*** Begin section ***
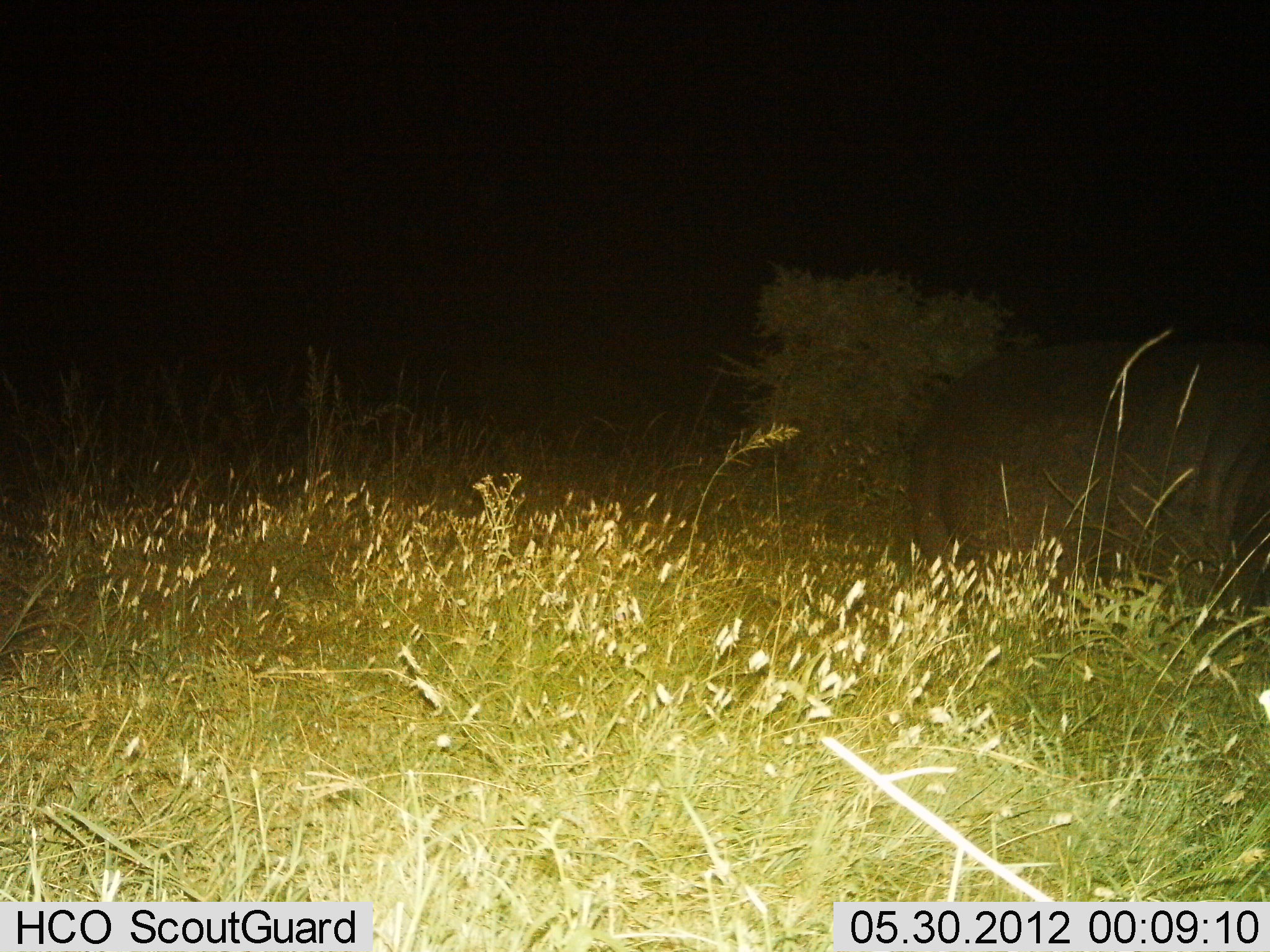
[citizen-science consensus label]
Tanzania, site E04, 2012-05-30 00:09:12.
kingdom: Animalia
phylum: Chordata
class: Mammalia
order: Artiodactyla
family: Hippopotamidae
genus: Hippopotamus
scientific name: Hippopotamus amphibius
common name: hippopotamus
Hippopotamus (Hippopotamus amphibius), count 1. Behavior (volunteer vote fractions): standing 70%, resting 0%, moving 30%, interacting 0%. Young present (vote fraction): 0%. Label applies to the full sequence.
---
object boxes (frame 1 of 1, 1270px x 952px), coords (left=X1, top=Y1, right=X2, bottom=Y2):
animal: (left=901, top=311, right=1270, bottom=602)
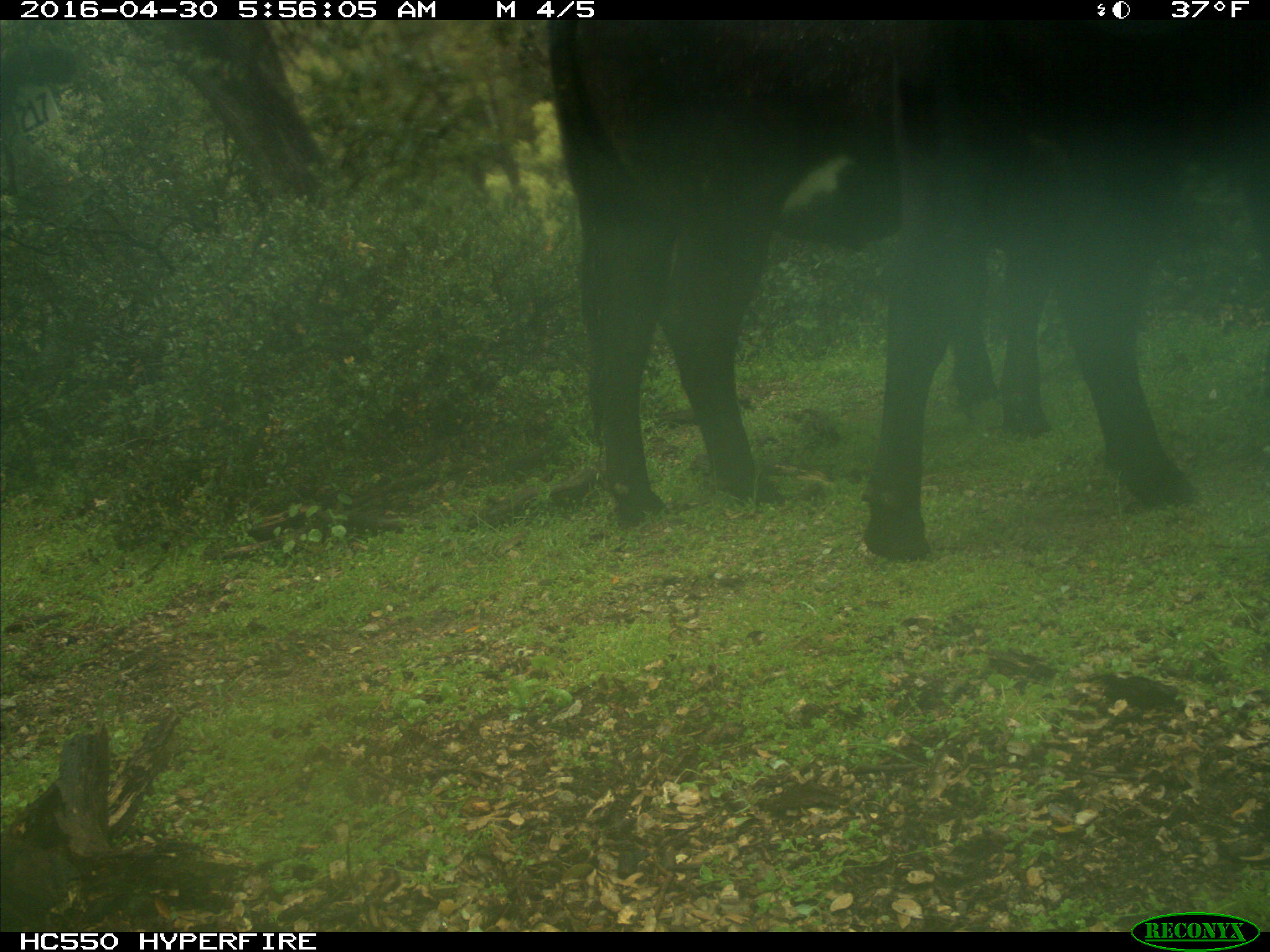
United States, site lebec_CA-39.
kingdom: Animalia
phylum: Chordata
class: Mammalia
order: Artiodactyla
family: Bovidae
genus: Bos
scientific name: Bos taurus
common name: domestic cow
Bos taurus (domestic cow).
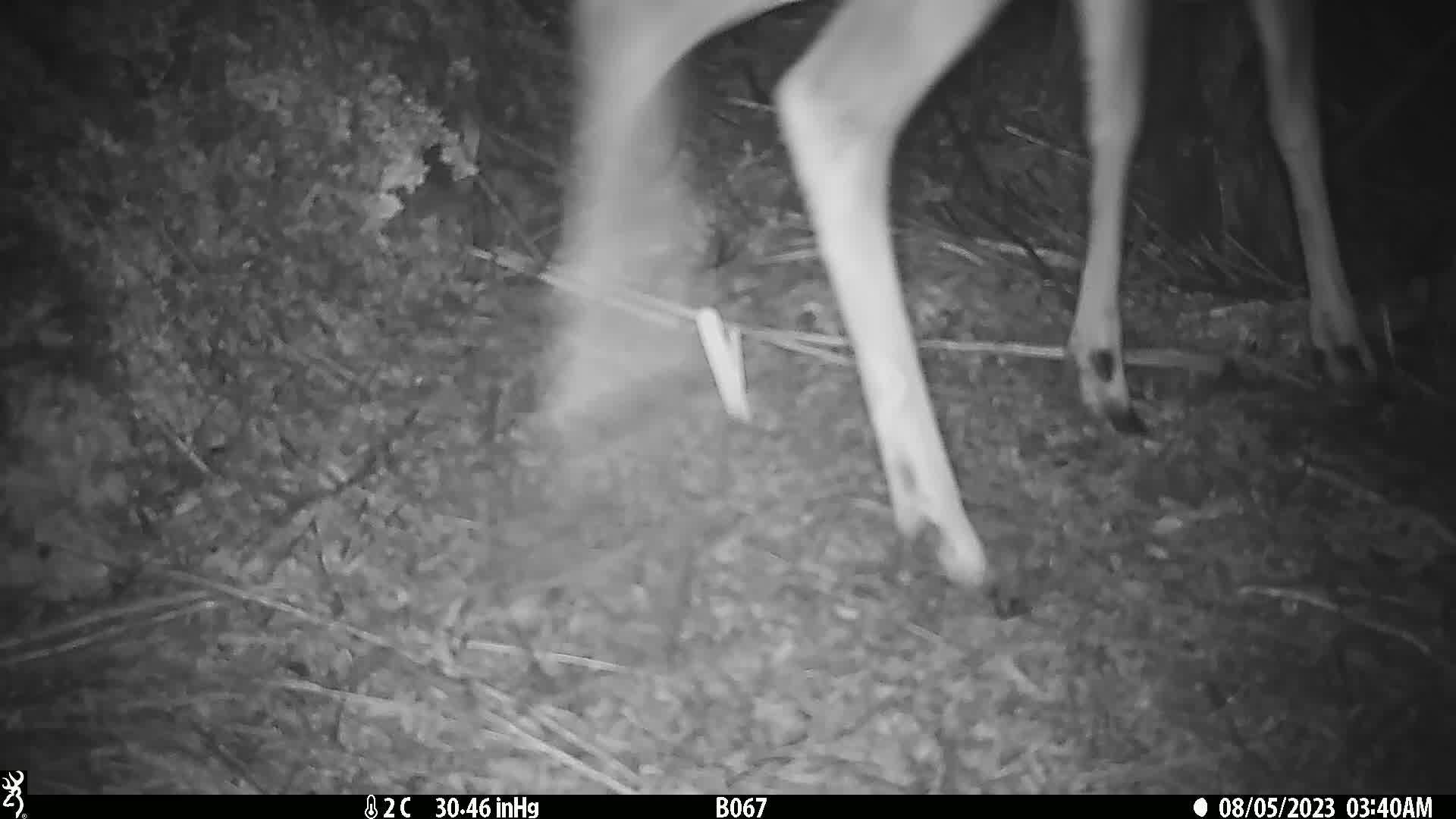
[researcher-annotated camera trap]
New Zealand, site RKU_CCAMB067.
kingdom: Animalia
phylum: Chordata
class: Mammalia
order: Artiodactyla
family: Cervidae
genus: Odocoileus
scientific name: Odocoileus virginianus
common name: white-tailed deer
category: white tailed deer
*** End section ***
**EXERCISE REQUIREMENTS:**
Search the lines above for the string "site" and copy each line that has it.

**REPLY:**
Tanzania, site E04, 2012-05-30 00:09:12.
United States, site lebec_CA-39.
New Zealand, site RKU_CCAMB067.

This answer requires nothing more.